Integrate OpenTelemetry Collector with COS

Next, use juju offer create offers for COS from your cos model:

juju switch cos-controller:cos
juju offer cos.grafana:grafana-dashboard grafana-dashboards
juju offer cos.loki:logging loki-logging
juju offer cos.prometheus:receive-remote-write prometheus-receive-remote-write

After that, use juju consume to consume the offers in your slurm model:

juju switch charmed-hpc-controller:slurm
juju consume cos-controller:cos.prometheus-receive-remote-write
juju consume cos-controller:cos.grafana-dashboards
juju consume cos-controller:cos.loki-logging

Now use juju integrate in your slurm model to integrate OpenTelemetry Collector with the COS offer endpoints:

juju integrate opentelemetry-collector prometheus-receive-remote-write
juju integrate opentelemetry-collector loki-logging
juju integrate opentelemetry-collector grafana-dashboards

You can now use the URLs from the Test connectivity between Charmed HPC and COS section to access monitoring resources such as metrics, logs, and alerts collected from your Charmed HPC cluster.

Access monitoring resources

First, use the get-admin-password action to retrieve the Grafana admin password:

juju run grafana/leader \
  --model cos-controller:cos \
  --wait 1m \
  get-admin-password

About the admin password

The get-admin-password action returns the initial admin password that is generated when COS is first deployed.
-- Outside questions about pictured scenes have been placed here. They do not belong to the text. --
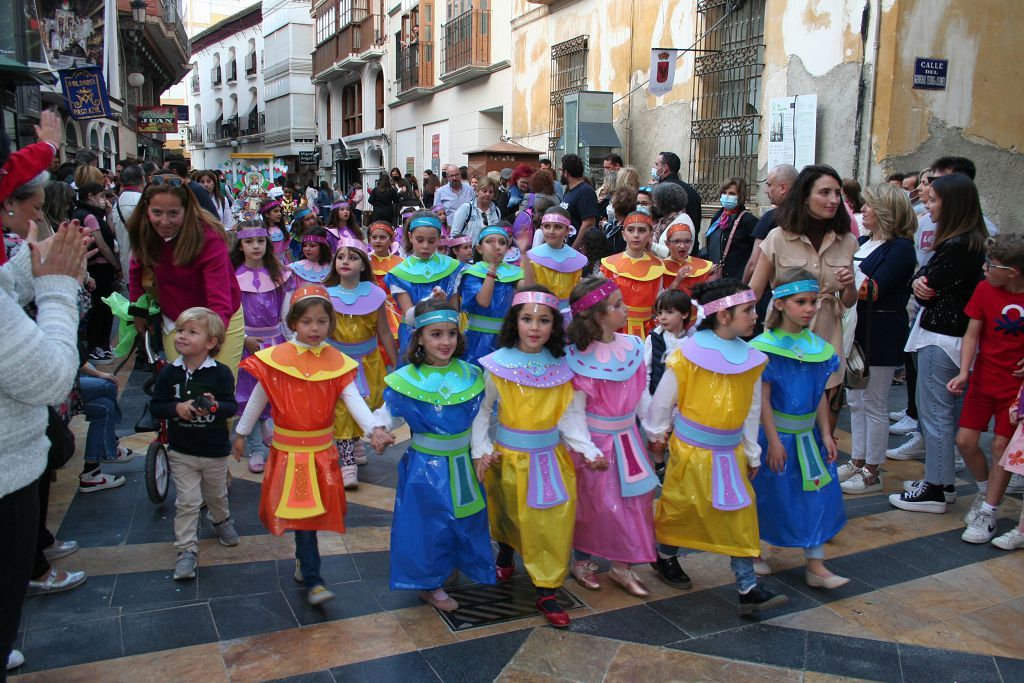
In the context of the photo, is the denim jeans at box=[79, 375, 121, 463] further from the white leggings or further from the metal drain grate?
the white leggings

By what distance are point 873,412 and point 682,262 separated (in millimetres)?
1832

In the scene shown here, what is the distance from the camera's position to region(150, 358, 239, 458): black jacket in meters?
4.12

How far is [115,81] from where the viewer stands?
19.1 m

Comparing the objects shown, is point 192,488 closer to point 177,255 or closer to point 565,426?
point 177,255

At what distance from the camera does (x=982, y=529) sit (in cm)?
461

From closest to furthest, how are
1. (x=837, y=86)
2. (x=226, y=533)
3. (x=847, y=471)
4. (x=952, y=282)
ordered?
(x=226, y=533) → (x=952, y=282) → (x=847, y=471) → (x=837, y=86)

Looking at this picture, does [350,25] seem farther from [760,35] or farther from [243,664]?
[243,664]

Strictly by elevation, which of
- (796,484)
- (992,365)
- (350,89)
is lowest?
(796,484)

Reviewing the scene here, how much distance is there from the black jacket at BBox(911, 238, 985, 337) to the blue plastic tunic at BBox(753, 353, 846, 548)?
1321 mm

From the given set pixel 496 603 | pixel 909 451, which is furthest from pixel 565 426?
pixel 909 451

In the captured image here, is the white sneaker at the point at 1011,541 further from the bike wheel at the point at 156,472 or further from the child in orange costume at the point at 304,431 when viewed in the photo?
the bike wheel at the point at 156,472

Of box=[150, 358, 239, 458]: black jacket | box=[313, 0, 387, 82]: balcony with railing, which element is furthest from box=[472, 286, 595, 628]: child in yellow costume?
box=[313, 0, 387, 82]: balcony with railing

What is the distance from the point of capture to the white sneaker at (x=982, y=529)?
4598 millimetres

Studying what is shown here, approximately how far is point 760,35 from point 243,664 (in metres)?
10.3
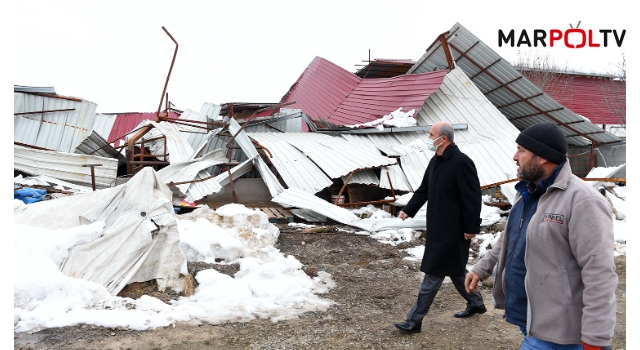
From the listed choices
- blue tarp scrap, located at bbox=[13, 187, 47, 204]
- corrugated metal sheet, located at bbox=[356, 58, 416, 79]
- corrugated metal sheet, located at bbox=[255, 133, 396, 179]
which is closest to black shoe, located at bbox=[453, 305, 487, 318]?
corrugated metal sheet, located at bbox=[255, 133, 396, 179]

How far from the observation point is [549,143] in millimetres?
2330

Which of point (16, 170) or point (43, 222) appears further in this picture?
point (16, 170)

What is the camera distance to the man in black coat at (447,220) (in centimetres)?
414

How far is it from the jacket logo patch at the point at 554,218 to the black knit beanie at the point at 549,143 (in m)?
0.29

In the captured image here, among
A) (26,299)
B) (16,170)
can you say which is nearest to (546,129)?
(26,299)

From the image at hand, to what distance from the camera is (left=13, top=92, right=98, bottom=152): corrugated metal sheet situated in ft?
42.2

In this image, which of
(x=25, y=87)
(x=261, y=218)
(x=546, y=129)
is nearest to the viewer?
(x=546, y=129)

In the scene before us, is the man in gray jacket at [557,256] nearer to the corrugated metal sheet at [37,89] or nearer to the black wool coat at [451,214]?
the black wool coat at [451,214]

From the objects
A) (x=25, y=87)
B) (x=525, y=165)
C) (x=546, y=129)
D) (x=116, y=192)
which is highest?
(x=25, y=87)

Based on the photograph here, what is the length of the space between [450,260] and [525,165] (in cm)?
190

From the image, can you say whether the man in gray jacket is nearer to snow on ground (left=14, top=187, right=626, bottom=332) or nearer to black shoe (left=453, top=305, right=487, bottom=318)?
black shoe (left=453, top=305, right=487, bottom=318)

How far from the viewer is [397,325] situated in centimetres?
427

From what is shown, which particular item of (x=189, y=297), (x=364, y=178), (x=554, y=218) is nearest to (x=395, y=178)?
(x=364, y=178)

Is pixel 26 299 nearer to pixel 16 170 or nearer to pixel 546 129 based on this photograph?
pixel 546 129
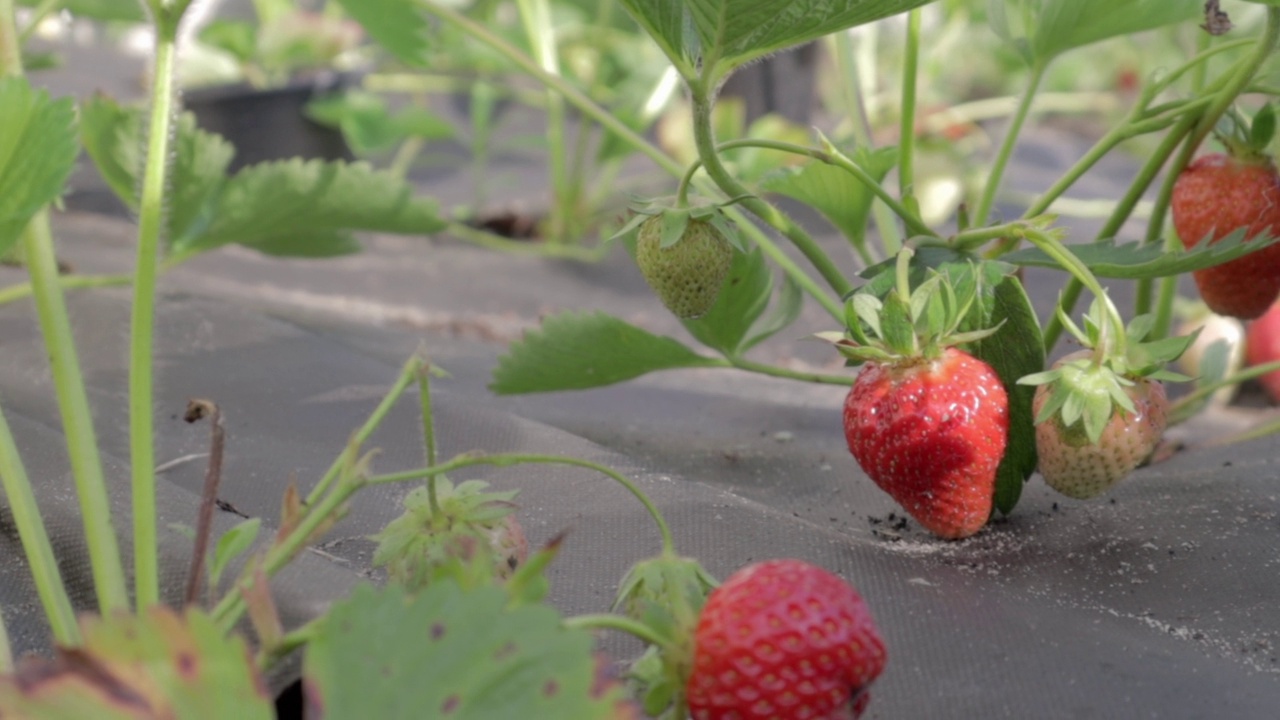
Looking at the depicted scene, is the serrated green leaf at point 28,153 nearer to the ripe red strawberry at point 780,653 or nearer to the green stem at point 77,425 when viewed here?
the green stem at point 77,425

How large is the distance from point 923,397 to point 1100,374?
0.09 metres

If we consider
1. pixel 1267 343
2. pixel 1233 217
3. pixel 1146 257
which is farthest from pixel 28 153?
pixel 1267 343

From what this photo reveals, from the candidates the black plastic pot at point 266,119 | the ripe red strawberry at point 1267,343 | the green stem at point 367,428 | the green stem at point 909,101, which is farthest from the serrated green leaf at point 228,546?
the black plastic pot at point 266,119

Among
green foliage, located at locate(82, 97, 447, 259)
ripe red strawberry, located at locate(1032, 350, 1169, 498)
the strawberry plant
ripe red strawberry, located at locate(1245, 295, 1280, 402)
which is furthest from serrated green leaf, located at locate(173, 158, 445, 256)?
ripe red strawberry, located at locate(1245, 295, 1280, 402)

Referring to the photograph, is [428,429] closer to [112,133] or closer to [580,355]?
[580,355]

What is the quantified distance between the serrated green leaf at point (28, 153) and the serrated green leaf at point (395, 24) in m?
0.63

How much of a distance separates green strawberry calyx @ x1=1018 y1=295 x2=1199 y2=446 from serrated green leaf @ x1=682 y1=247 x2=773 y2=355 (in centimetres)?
22

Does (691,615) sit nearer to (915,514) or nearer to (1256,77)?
(915,514)

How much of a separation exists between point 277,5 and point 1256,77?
2429mm

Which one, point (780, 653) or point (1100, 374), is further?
point (1100, 374)

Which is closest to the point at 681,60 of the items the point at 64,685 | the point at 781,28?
the point at 781,28

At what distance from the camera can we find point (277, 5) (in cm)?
272

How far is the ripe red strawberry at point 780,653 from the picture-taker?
1.31ft

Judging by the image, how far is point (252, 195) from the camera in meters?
0.89
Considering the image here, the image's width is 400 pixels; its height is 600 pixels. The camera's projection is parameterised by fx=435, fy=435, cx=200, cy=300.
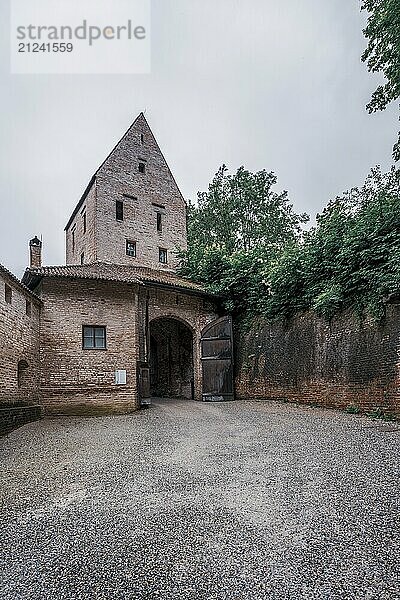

The action will return a notice if the initial admin password has been changed by your COS deployment’s administrator. If the password has been changed, you will need to either create a Grafana account in COS or get the admin password from your COS deployment’s administrator.

Next, open your browser and navigate to the Grafana dashboard URL you saved after completing the Test connectivity between Charmed HPC and COS section.

Log in as the user admin using the password returned by the get-admin-password action. You can see the available dashboards by opening the sidebar menu and clicking on Dashboards.

Next steps

You can now use COS to monitor your Charmed HPC cluster.

You can also start exploring the Grafana dashboards, Loki logs, and Prometheus metrics sections in the Monitoring section for an overview of all the metrics, logs, and dashboards that are provided by your Charmed HPC cluster.